Aux XII°, XIII° et XIV° siècles, l’autorité de l’Eglise fut fortement discutée. Au nord de l’Italie, une association pieuse d’artisans de la laine nait à Milan en 1178. Appelés les "humiliés", les membres de cette association étaient des travailleurs laïcs mariés qui avaient choisi de pratiquer la pauvreté volontaire et de prêcher la pénitence. Ils portaient, par simplicité, des vêtements de gros drap gris et prétendaient amorcer un retour à l’église primitive.
La plupart des humiliés se réconcilièrent avec l’église et furent reconnus en 1201 par le pape Innocent III.
Au XIII° siècle, toujours en Italie, se créèrent des groupes appelés les "flagellants". Ils allaient de village en village en portant la croix, le torse nu et en se flagellant jusqu’au sang en chantant des cantiques. Outre ces pratiques, ils assuraient l’ensevelissement des morts dans les villages (à titre gratuit).
Cependant, dès 1349, le pape Clément VI interdit les expéditions des flagellants. C’est au XIII° également que naquirent les ordres mendiants : leur règle imposait la pauvreté, non seulement des individus, mais des couvents.
Le concile de Trente permit aux ordres mendiants d’acquérir des revenus, tout en maintenant l’interdiction de faire des bénéfices ecclésiastiques. A cette même époque, Saint François d’Assise et ses premiers disciples se nomment "les pénitents d’Assise" avant de se constituer en ordres religieux proprement dits. En 1209, Saint François instituait le premier tiers Ordre séculier (dit de Saint François). Constitué de laïques, hommes et femmes, ce tiers Ordre est une sorte de congrégation civile dont les membres, tout en vivant dans le monde, même dans le mariage, s’obligeaient à mener une vie vraiment chrétienne et à observer la règle de Saint François, autant du moins que les exigences de la société pouvaient le leur permettre.
Du point de vue religieux, les membres de ces confréries étaient soumis aux mêmes pratiques que les moines, chantaient les mêmes offices, suivaient les mêmes rites et exerçaient à l’égard les uns des autres des principes de solidarité uniquement basés sur la foi chrétienne.
Très tôt, ils se consacrèrent aux bonnes oeuvres : la charité d’abord, soit par simples aumônes soit par fondation puis, après, la charité orientée vers les autres pénitents, charité interne qu’est l’entraide mutuelle.

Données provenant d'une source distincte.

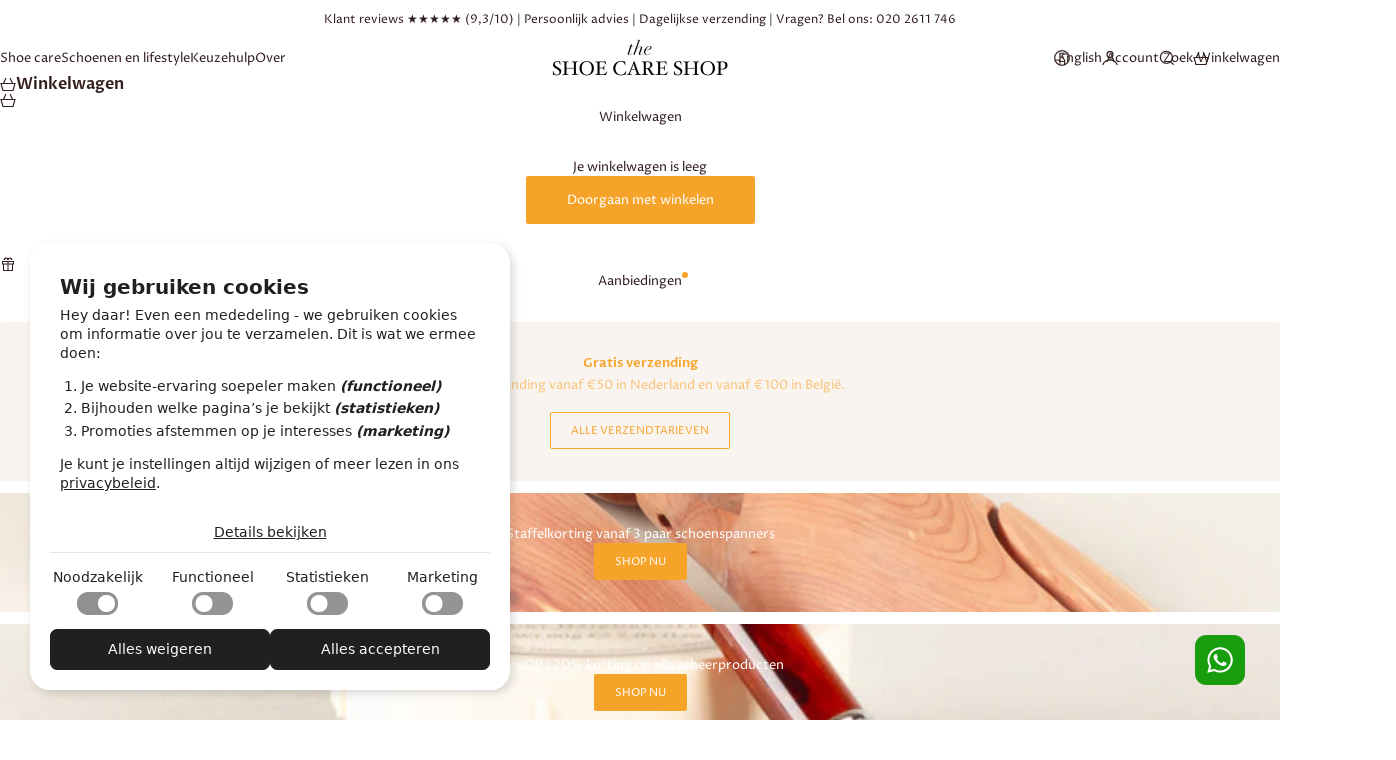

--- FILE ---
content_type: text/json
request_url: https://conf.config-security.com/model
body_size: 88
content:
{"title":"recommendation AI model (keras)","structure":"release_id=0x69:3f:5d:72:53:6f:3a:73:24:33:42:49:60:65:75:78:24:34:7f:4b:25:2e:7c:71:4d:5f:4f:26:72;keras;h5x3byw8eodbk6x2fni6xe3lxx7npix8046rupo6sij4fcext2bvnaw8kf5f44lm2rvktkc3","weights":"../weights/693f5d72.h5","biases":"../biases/693f5d72.h5"}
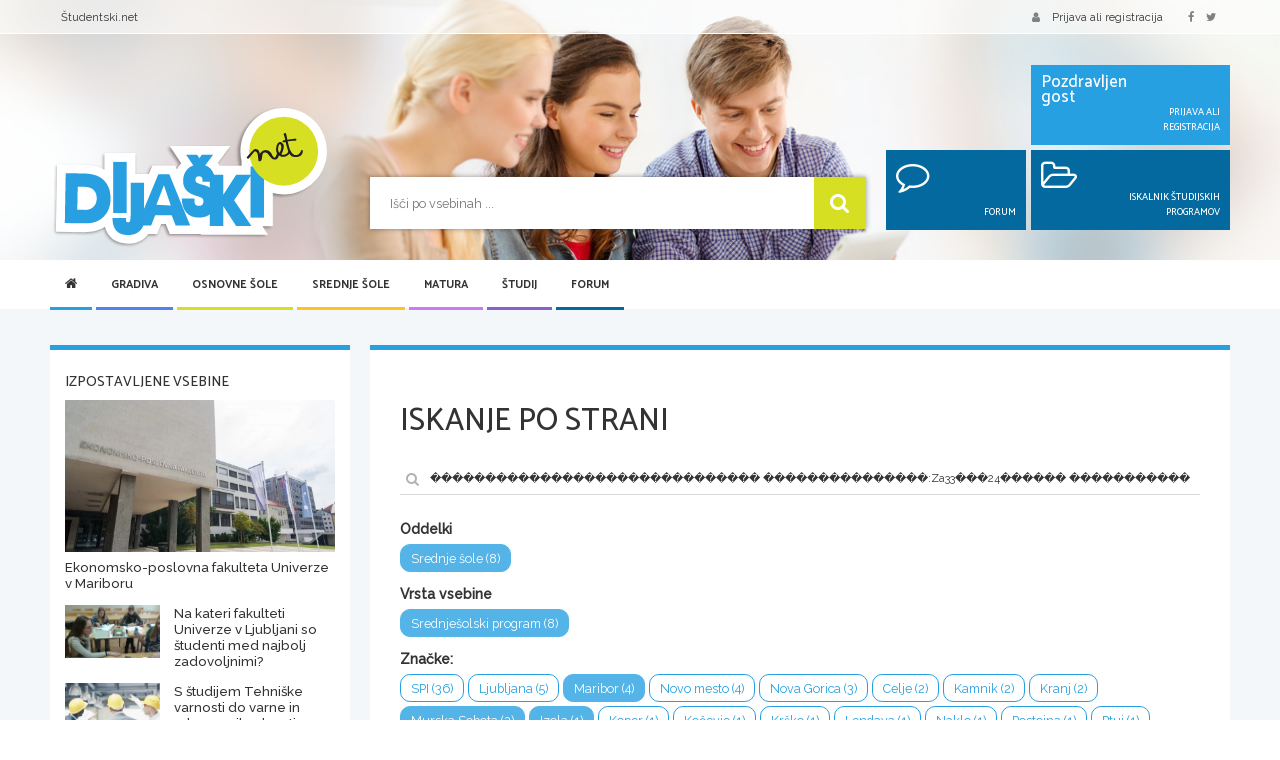

--- FILE ---
content_type: text/html; charset=utf-8
request_url: https://www.google.com/recaptcha/api2/aframe
body_size: 268
content:
<!DOCTYPE HTML><html><head><meta http-equiv="content-type" content="text/html; charset=UTF-8"></head><body><script nonce="dGj2Xg7VdCqogOVYrSM-Xw">/** Anti-fraud and anti-abuse applications only. See google.com/recaptcha */ try{var clients={'sodar':'https://pagead2.googlesyndication.com/pagead/sodar?'};window.addEventListener("message",function(a){try{if(a.source===window.parent){var b=JSON.parse(a.data);var c=clients[b['id']];if(c){var d=document.createElement('img');d.src=c+b['params']+'&rc='+(localStorage.getItem("rc::a")?sessionStorage.getItem("rc::b"):"");window.document.body.appendChild(d);sessionStorage.setItem("rc::e",parseInt(sessionStorage.getItem("rc::e")||0)+1);localStorage.setItem("rc::h",'1769525514946');}}}catch(b){}});window.parent.postMessage("_grecaptcha_ready", "*");}catch(b){}</script></body></html>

De toutes les obligations de charité, la principale était l’aide apportée à un pénitent au moment de sa mort, aide morale pour l’aider au passage dans l’au-delà, et l’une des obligations les plus suivies par les pénitents, et la mieux réglée était celle qui s’exerçait à l’occasion des obsèques, les pénitents s’obligeant à porter en terre leurs confrères décédés.
Plus tard, ils se chargèrent également d’ensevelir les morts non pénitents, pratique assurée antérieurement par les flagellants dont bon nombre rejoignirent les confréries de pénitents.
L’égalité des frères se montrait surtout concrètement par le port de l’habit de pénitent qui leur servait d’uniforme dans les processions et lors des manifestations cultuelles.
Il existe encore aujourd’hui des confréries de pénitents dans le midi de la France, en Italie, en Espagne et en Belgique (Fumes). Ces pénitents ont tous un même rite et portent un habit similaire composé du sac (la livrée), de la cagoule ou du camail et du cordon.
Les confréries n’ont-elles que des hommes comme membres participants ? Non, les femmes sont admises dans certaines des confréries, notamment celles des pénitents blancs de Mèze en 1808, des Pénitents Gris d’Aiguës Mortes dans laquelle on dénombrait 24 femmes entre 1796 et 1815 et 18 entre 1892 et 1933 (soit près de 10% de l’effectif) et, plus récemment, celle des Pénitents Noirs de Nice. Les femmes participent plus particulièrement aux actions de bienfaisance des confréries et à leurs activités chrétiennes.
Comment devient-on pénitent ? Par cooptation, par tradition familiale ou régionale. Nul n’est membre par sa fonction, par son âge ou par son métier, mais seulement parce qu’il l’a voulu.